The electromagnetic reflectors described above are applicable where electromagnetic contrast is desired, e.g. in traffic situations where optical visibility is reduced and observations are mainly performed by interpreting radar data which becomes available in cars. By improving electromagnetic contrast of objects and/or persons in the direction of incident electromagnetic waves, the objects and/or the persons can more easily be detected by radar, thus improving safety conditions. Thereto, clothing of pedestrians, such as coats, could be provided with electromagnetic reflectors according to the invention.

The invention is not restricted to the embodiments described herein. It will be understood that many variants are possible.

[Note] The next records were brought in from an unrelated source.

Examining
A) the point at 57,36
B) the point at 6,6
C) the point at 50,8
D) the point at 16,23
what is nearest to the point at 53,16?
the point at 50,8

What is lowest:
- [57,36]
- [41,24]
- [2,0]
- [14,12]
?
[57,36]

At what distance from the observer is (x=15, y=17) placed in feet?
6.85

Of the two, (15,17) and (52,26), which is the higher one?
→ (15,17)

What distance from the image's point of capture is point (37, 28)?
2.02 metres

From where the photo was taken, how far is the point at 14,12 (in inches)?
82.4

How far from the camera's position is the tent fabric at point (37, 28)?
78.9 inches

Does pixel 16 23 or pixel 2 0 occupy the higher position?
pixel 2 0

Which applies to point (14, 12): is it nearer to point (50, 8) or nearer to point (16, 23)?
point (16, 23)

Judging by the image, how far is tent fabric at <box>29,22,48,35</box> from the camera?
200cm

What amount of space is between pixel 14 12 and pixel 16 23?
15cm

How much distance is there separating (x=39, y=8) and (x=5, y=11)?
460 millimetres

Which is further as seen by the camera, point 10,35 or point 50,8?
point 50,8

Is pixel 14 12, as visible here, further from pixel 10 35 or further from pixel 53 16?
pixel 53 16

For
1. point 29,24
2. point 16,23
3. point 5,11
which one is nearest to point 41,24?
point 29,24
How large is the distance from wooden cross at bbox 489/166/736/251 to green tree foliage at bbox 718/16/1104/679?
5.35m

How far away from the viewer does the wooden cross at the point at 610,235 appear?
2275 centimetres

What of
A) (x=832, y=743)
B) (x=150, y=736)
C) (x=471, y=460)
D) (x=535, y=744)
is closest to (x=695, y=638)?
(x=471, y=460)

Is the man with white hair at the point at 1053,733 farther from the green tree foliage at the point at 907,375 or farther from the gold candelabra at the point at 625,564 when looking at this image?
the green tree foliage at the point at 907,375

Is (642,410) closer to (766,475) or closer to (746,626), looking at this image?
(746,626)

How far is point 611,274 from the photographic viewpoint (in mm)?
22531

As an example, an electromagnetic reflector according to the invention can also be used in passive radio beacons for shipping traffic and airplanes navigation purposes.

As the person skilled in the art knows, various electrical guiding materials having arbitrary thicknesses can be used to form the dipoles.

Other such variants will be obvious for the person skilled in the art and are considered to lie within the scope of the invention as formulated in the following claims.